● ACTIVITIES:
A. Reproduce the section of the orchid seedling thread starting at "Wow! I don't" and ending at "colony sounds nice.".
B. Pick up the orchid seedling thread after its final sentence and keep writing it.

● PASSAGE:
== Segment start ==

# Pot full of greatness



## Djthomp28 (Apr 30, 2020)

I just had to share this ridiculous compot. I think they are ready to come out. Don't you??

These were deflasked in June 2019. The cross is Wilbur Chang x Mystic Isle courtesy of Happypaphy.


----------



## Ray (Apr 30, 2020)

Wow! I don't know if I'd split it up or keep it as a colony in a bigger pot!


----------



## abax (Apr 30, 2020)

I wonder if you could just drop these not-so-younguns'
in a tray to see what happens. A colony sounds nice.


----------



## Ozpaph (May 1, 2020)

individual pots as the 'spring is sprung'.


----------



## Djthomp28 (May 1, 2020)

I will unpot and see what things are looking like in the pot. If they come apart easily, individual pots will be next. But if the roots are still a tangled mess, I will leave as is for a while longer. 

I used to separate paphs when I deflasked, but I am seeing faster growth with potting as a clump. I don't want them to lose momentum because I took apart too early now.


----------



## NYEric (May 29, 2020)

Nice. Good luck.


----------



## Guldal (May 30, 2020)

Djthomp28 said:


> I used to separate paphs when I deflasked, but I am seeing faster growth with potting as a clump. I don't want them to lose momentum because I took apart too early now.



Thank you for sharing this interesting piece of information! Kind regards, Jens


----------



## Happypaphy7 (Jun 1, 2020)

Hi, I see this post now for the first time. Sorry I'm late to the party! 
Congrats on growing them so well. I think you are right on your plans.
Separate them out if there are enough roots and the entanglement isn't too bad. If left alone as a pack, smaller seedlings will get further weaken from being shaded and getting bitten out in the competition. 

By the way, I'll have to share a bad news. Looking at those seedlings now, they are not what the tag says.
They are Norito Hasegawa x fairrieanum. There must have been some mistakes at the lab. One of my Wilbur Chang x Mystic Isle have also turned out to be NH x fairrieanum. The leaves are very much telling and I can tell you this with 100% assurance. 
Sorry about this but when the seedlings were tiny, I couldn't tell them apart and also I had total trust in what the lab label said.

== Segment end ==

● DATASET CONTENT:
== Segment start ==

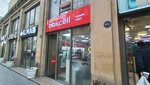Mobil telefon ve portativ tekhnika uchun aksessuarlar (Azadliq Avenue, 41G) ، لوازم الهواتف المحمولة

== Segment end ==

● ANSWERS:
A.
Wow! I don't know if I'd split it up or keep it as a colony in a bigger pot!


----------



## abax (Apr 30, 2020)

I wonder if you could just drop these not-so-younguns'
in a tray to see what happens. A colony sounds nice.

B.
Hopefully some of those will turn out to be a nice version of Jade Dragon or Golden Diamond.
My seedlnigs have been growing along very nicely too. Good batches!


----------



## Djthomp28 (Jun 4, 2020)

Hi Happy. Thanks for letting me know. That would be very confusing once the bloom. I am a little disappoint that these are not Wilbur Chang x Mystic Isle. But the potential for a large puffy yellow is exciting. 

Have you already bloomed ones from this set of flasks?


----------



## Happypaphy7 (Jun 5, 2020)

Djthomp28 said:


> Hi Happy. Thanks for letting me know. That would be very confusing once the bloom. I am a little disappoint that these are not Wilbur Chang x Mystic Isle. But the potential for a large puffy yellow is exciting.
> 
> Have you already bloomed ones from this set of flasks?



No, mines are about the same size as your seedlings. They have been surprisingly vigorous against my predictions. I still expect at least about two years before the largest seedlings come into bloom. That's only three four years out of flask. Hopefully there will be some pretty decent flowers. Fingers crossed!!


----------



## Djthomp28 (Jun 6, 2020)

Keep me/us posted. I was not sure if you had older ones. 

These are my most vigorous paph seedlings Their progress has been really impressive. Now these are mostly in individual pots. Thankfully the root growth matched the leaf growth, and they separated easily. Crossing my fingers also.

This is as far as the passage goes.